March 25, 2012
“The leap of faith is this: You have to believe, or at least pretend you believe until you really believe it, that you are strong enough to take life face on. Eating disorders, on any level, are a crutch. They are also an addiction and an illness, but there is no question at all that they are quite simply a way of avoiding the banal, daily, itchy pain of life. Eating disorders provide a little private drama, they feed into the desire for constant excitement, everything becomes life-or-death, everything is terribly grand and crashing, very Sturm und Drang. And they are distracting.
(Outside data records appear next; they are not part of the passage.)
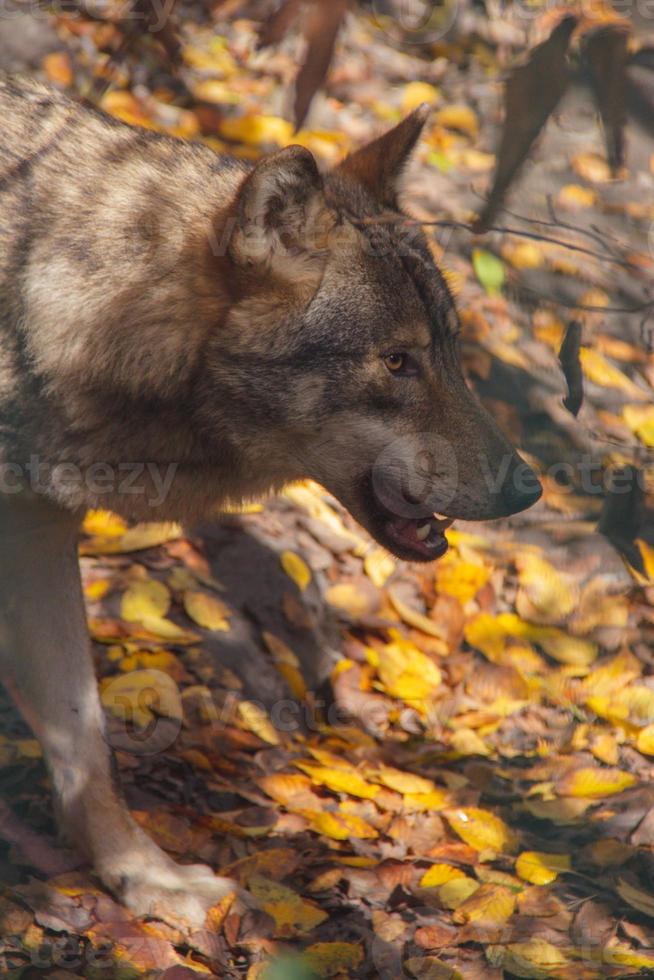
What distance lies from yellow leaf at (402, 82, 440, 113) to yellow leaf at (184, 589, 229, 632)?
488 centimetres

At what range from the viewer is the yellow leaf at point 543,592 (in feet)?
17.5

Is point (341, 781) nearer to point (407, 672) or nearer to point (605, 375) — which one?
point (407, 672)

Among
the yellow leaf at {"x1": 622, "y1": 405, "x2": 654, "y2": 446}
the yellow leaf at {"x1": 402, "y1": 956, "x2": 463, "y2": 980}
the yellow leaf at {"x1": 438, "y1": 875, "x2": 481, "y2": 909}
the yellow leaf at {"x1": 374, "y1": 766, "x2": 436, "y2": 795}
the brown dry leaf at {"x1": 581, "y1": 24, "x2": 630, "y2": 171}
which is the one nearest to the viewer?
the brown dry leaf at {"x1": 581, "y1": 24, "x2": 630, "y2": 171}

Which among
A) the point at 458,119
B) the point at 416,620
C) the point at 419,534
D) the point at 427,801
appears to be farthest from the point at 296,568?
the point at 458,119

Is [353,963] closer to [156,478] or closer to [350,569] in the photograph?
[156,478]

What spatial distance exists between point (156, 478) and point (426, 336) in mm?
953

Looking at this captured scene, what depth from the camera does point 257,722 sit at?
14.5ft

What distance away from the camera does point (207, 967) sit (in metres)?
3.30

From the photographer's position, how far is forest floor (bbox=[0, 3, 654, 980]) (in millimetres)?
3441

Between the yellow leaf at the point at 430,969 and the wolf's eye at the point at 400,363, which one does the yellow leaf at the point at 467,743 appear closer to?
the yellow leaf at the point at 430,969

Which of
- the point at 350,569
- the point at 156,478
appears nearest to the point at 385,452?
the point at 156,478

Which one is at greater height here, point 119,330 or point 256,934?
point 119,330

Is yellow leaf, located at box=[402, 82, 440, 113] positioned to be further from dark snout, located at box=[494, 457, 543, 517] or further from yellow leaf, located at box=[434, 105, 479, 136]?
dark snout, located at box=[494, 457, 543, 517]

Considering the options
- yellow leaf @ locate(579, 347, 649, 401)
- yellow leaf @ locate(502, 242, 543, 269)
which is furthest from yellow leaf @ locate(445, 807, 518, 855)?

You don’t have to think about any of the nasty minutiae of the real world, you don’t get caught up in that awful boring thing called regular life, with its bills and its breakups and its dishes and laundry and groceries and arguments over whose turn it is to change the litter box and bedtimes and bad sex and all that, because you are having a real drama, not a sitcom but a GRAND EPIC, all by yourself, and why would you bother with those foolish mortals when you could spend hours and hours with the mirror, when you are having the most interesting sadomasochistic affair with your own image?”
Wasted, Marya Hornbacher
ED to fill boredom… Currently, this is often true for me : sometimes, I stop struggle, I give up to bulimia because I’ve nothing else to do or because I have the opportunity to do it. It gives me a goal, it keeps me busy to plan the crisis, to have it and then, to rebuilt all that the bulimia crisis destroyed. I should have a passion but everything seems to vain and boring, there’s nothing which occupy me enough to turn away from ED. But I still try to escape from this vicious circle made of destruction and rebuilding.